No, no, no. The reveal of Jack’s death still hasn’t exactly happened, so I’m thinking this may be a slow burn with Jack’s brother.

How important do you feel exploring that time for Jack, now with his brother, is to his story?

I think it’s as important as any decade of this man we’re getting to know. That had to be a large piece of the puzzle. I know friends of mine, family of mine that have served in wartime. It’s part of their narrative, it’s part of their story. Understanding the things Jack experienced or was around or that he was just exposed to in war, it has to impact and affect you.

Especially because it seems like Jack was a paternal figure to his brother.

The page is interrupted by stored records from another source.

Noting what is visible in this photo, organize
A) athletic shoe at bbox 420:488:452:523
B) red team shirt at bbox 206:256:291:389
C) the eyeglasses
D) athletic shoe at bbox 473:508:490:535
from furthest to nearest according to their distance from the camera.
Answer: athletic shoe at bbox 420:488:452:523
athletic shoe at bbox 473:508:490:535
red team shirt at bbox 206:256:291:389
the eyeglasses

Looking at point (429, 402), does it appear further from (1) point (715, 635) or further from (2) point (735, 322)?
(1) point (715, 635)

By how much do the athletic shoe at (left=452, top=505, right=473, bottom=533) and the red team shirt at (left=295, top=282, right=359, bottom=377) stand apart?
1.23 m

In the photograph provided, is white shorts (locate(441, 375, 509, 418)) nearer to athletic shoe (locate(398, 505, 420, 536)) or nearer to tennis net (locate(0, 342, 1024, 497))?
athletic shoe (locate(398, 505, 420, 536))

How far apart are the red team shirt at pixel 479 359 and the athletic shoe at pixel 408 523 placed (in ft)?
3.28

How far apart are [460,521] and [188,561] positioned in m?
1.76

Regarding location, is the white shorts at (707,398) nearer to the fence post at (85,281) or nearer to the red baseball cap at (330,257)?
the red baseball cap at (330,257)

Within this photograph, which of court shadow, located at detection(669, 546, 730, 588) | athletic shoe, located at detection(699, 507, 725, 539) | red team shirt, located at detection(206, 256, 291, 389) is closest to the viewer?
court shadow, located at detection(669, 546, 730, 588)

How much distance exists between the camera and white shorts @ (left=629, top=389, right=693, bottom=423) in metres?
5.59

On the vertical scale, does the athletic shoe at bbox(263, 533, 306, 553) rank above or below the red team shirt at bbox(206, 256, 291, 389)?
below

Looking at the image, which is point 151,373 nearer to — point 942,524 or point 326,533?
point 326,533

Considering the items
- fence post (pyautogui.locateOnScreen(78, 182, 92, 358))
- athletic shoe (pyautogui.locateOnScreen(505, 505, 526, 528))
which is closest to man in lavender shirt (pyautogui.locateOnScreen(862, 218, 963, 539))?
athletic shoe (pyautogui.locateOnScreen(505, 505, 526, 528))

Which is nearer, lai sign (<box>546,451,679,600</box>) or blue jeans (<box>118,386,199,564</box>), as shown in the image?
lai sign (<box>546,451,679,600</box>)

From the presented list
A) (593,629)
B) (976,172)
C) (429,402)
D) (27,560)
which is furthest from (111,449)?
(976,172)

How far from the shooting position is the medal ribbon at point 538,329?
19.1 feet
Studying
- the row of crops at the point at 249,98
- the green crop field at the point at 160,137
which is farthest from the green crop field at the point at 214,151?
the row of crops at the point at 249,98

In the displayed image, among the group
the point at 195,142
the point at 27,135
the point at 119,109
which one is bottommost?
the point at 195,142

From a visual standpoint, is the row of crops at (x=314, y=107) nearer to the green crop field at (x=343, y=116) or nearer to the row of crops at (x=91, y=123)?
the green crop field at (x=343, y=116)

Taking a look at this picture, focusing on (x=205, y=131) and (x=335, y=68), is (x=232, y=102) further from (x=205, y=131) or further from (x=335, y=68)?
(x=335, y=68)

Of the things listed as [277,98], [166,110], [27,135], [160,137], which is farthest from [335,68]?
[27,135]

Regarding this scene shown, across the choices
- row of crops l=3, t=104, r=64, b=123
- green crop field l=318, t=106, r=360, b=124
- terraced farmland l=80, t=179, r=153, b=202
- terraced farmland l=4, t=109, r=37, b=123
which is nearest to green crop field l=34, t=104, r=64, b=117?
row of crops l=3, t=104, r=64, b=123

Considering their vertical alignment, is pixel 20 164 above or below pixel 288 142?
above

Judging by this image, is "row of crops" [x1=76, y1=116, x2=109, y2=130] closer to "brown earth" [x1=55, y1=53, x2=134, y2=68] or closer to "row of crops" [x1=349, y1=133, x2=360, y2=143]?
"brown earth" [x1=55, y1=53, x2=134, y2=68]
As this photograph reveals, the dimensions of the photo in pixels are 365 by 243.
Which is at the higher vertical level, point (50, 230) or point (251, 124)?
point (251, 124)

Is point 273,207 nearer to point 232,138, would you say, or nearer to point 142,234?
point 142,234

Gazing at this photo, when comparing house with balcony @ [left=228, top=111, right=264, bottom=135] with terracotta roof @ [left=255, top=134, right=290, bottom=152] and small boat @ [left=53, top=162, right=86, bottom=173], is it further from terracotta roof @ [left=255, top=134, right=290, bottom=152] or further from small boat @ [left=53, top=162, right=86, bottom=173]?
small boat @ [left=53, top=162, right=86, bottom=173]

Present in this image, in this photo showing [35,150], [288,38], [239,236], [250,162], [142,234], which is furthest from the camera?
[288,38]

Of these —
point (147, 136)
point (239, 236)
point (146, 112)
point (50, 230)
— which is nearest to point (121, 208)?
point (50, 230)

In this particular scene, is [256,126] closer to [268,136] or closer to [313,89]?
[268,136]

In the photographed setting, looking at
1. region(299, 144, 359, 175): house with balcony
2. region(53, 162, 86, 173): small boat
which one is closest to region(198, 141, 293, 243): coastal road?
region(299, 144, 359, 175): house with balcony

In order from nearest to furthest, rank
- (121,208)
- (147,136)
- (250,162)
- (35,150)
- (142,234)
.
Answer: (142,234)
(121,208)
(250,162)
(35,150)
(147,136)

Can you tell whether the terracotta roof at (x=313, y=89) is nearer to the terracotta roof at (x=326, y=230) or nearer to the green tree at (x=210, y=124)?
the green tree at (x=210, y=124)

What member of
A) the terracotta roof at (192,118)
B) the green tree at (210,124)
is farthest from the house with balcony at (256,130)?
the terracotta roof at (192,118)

It’s probably part of it. Jack was looking out for his brother and looking out for his mother when maybe his father had his eye in a different direction. Sometimes people are just born a certain way, and I truly believe Jack was just born as a protector and is someone who is looking out for the people he loves, always. It’s in his DNA and in his makeup and is just who he is.

Jack claimed his father had been dead to him for years and he didn’t need to say good-bye. How true is that, or will there be repercussions?

Yeah, that’s also a part of Jack as a younger man that I’d like to explore and understand more — his history, his relationship with his father. I don’t think Stanley Pearson thought himself a bad father. He was just very much a father of that generation and that era. There are things we haven’t seen, that I might not even know about, that Jack’s perception of how his father did certain things and lived his life as a man are the cornerstones in Jack choosing a different direction from what he was raised to be or raised to see. But I don’t know that. My father – me, Milo – is a great man, the best, the kind of father you’d ever hope to have. So I don’t know what it’s like to have a father you don’t have a good relationship with or who favored drink a little bit more than family time. I can only work up the emotion based on what’s on the page. And what’s on the page is enough, but I still have so many questions. Where’s his mom? His mom is probably passed away, and he cared about his mom.

There’s also a great moment in this episode where Rebecca flat-out tells Jack he’s perfect. Does that add extra pressure to a guy like him?

I feel like it’s the same as her saying she loves him with her entire being. It’s less of he has a role to live up to and more in a commentary of how he’s been to her and the family. Her calling him perfect, he’s not saying, “Oh wow, I’ve got to make every right choice now.” It’s the same as saying, “You’re a good man.”

“This Is Us” airs on Tuesdays at 9 p.m. on NBC.